Unfortunately the transposition is pretty inefficient and take nearly all the time... Optimizing is possible but not easy. We can divide the computation in dependent tiles (similar to how block LU decomposition algorithm work). This makes the code more complex much much faster thanks to a more efficient access pattern:

# Compute the tile arr[start:stop,start:stop].
# Assume arr[:start,:start] has been already computed.
# Assume start and stop are valid.
@nb.njit('(uint8[:,::1], uint32, uint32)', inline='always')
def compute_diag_tile(arr, start, stop):
    for i in range(start, stop):
        for j in range(start, i):
            arr[i, j] = arr[j, i-j-1]
        arr[i, i] = 0
        for j in range(i+1, stop):
            arr[i, j] = arr[i, j-i-1]

# Compute the tile arr[start:stop,stop:].
# Assume arr[start:stop,:stop] has been already computed.
# Assume start and stop are valid.
@nb.njit('(uint8[:,::1], uint32, uint32)', inline='always')
def compute_upper_right_tile(arr, start, stop):
    n = np.uint32(arr.shape[1])
    for i in range(start, stop):
        for j in range(stop, n):
            arr[i, j] = arr[i, np.uint64(j-i-1)]

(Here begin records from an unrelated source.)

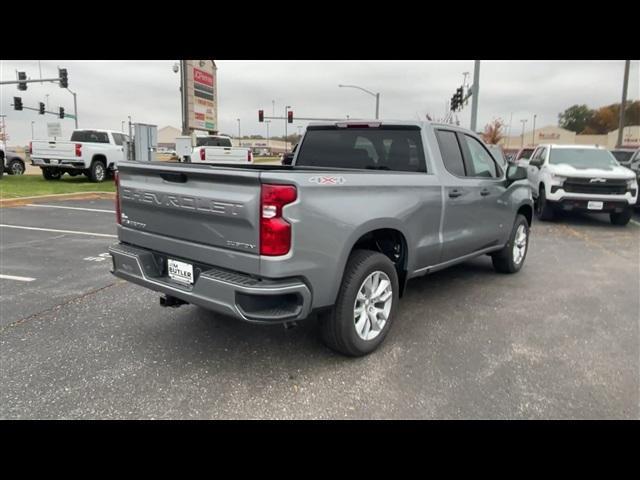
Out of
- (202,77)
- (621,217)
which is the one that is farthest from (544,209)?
(202,77)

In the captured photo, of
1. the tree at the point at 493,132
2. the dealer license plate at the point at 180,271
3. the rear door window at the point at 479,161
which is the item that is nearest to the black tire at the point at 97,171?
the rear door window at the point at 479,161

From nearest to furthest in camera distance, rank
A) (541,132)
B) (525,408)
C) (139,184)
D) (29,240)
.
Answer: (525,408)
(139,184)
(29,240)
(541,132)

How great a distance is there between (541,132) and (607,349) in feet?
→ 333

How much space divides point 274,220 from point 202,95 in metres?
29.4

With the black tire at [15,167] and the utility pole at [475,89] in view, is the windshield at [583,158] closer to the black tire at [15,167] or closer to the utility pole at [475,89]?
the utility pole at [475,89]

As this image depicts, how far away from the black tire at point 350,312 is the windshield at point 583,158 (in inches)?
370

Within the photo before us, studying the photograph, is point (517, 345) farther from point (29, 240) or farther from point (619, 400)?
point (29, 240)

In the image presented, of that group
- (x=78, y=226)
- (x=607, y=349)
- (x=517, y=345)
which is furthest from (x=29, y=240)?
(x=607, y=349)

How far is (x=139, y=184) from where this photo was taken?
3.46 m

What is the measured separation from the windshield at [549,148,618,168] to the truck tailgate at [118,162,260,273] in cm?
1032

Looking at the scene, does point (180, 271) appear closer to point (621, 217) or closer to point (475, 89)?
point (621, 217)

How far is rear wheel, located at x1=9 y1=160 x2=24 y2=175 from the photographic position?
66.9 feet

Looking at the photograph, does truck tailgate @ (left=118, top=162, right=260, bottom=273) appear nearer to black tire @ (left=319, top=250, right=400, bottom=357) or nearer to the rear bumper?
the rear bumper
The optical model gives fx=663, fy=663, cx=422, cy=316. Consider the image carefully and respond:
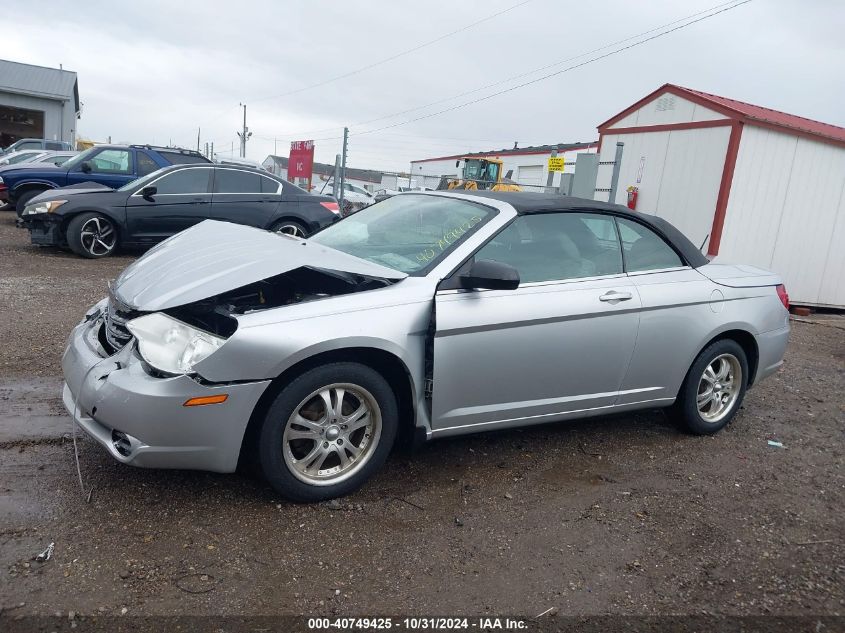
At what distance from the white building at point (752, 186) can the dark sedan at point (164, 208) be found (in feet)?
20.4

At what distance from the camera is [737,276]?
4617mm

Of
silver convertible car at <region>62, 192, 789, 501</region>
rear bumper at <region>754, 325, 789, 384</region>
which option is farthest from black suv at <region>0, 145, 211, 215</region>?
rear bumper at <region>754, 325, 789, 384</region>

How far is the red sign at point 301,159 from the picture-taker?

# Compute the tile arr[stop:,start:stop].
# Assume arr[start:stop,stop:] has been already computed; that is to say
# compute_upper_right_tile has been called on the associated diag tile.
# This function transposes the tile written by compute_upper_right_tile.
# Assume start and stop are valid.
@nb.njit('(uint8[:,::1], uint32, uint32)', inline='always')
def compute_bottom_left_tile(arr, start, stop):
    n = np.uint32(arr.shape[0])
    for i in range(stop, n):
        for j in range(start, stop):
            arr[i, j] = arr[j, i]

@nb.njit('(uint8[:,::1], uint32, uint32)', inline='always')
def compute_tile_group(arr, start, stop):
    compute_diag_tile(arr, start, stop)
    compute_upper_right_tile(arr, start, stop)
    compute_bottom_left_tile(arr, start, stop)

@nb.njit('(uint32,)')
def compute_v3(n):
    chunk_size = 32
    arr = np.empty((n, n), np.uint8)
    arr[0, :] = 255
    arr[:, 0] = 255
    for start in range(1, n, chunk_size):
        if start + chunk_size <= n:
            compute_tile_group(arr, start, start + chunk_size)
        else:
            compute_tile_group(arr, start, n)
    return arr

The transposition is still the slowest part of this code. It can be optimized further but at the expense of a significantly bigger code. I prefer to keep this reasonably simple, but note that one way to make the transposition much faster is to use SIMD intrinsics (certainly at least >2 faster).

Benchmark

Here are results for N=1024 on my machine (i5-9600KF CPU):

find_complex_points:                173    ms
PeteKirkham's code:                 108    ms
find_complex_points_1:               99    ms
Weeble's code:                       70    ms
find_complex_points_2:               38    ms
Vectorized Numpy code:                4.0  ms    <-----
PeteKirkham's code with Numba:        2.5  ms
Numba code `compute_v2`:              0.70 ms
Numba code `compute`:                 0.66 ms
Numba code `compute_v3`:              0.45 ms    <-----
find_complex_points_3:                0.44 ms

The vectorised Numba code is much faster than the other implementation and the optimised Numba codes outperforms all implementation by a large margin (except the new find_complex_points_3)!

One can parallelise some of the Numba codes to make it even faster but this is not trivial and it is certainly fast enough anyway, not to mention is will not scale well because the code is rather memory-bound for large N. Actually, a basic Numpy copy takes about 0.3 ms, which can be considered as a lower bound execution time.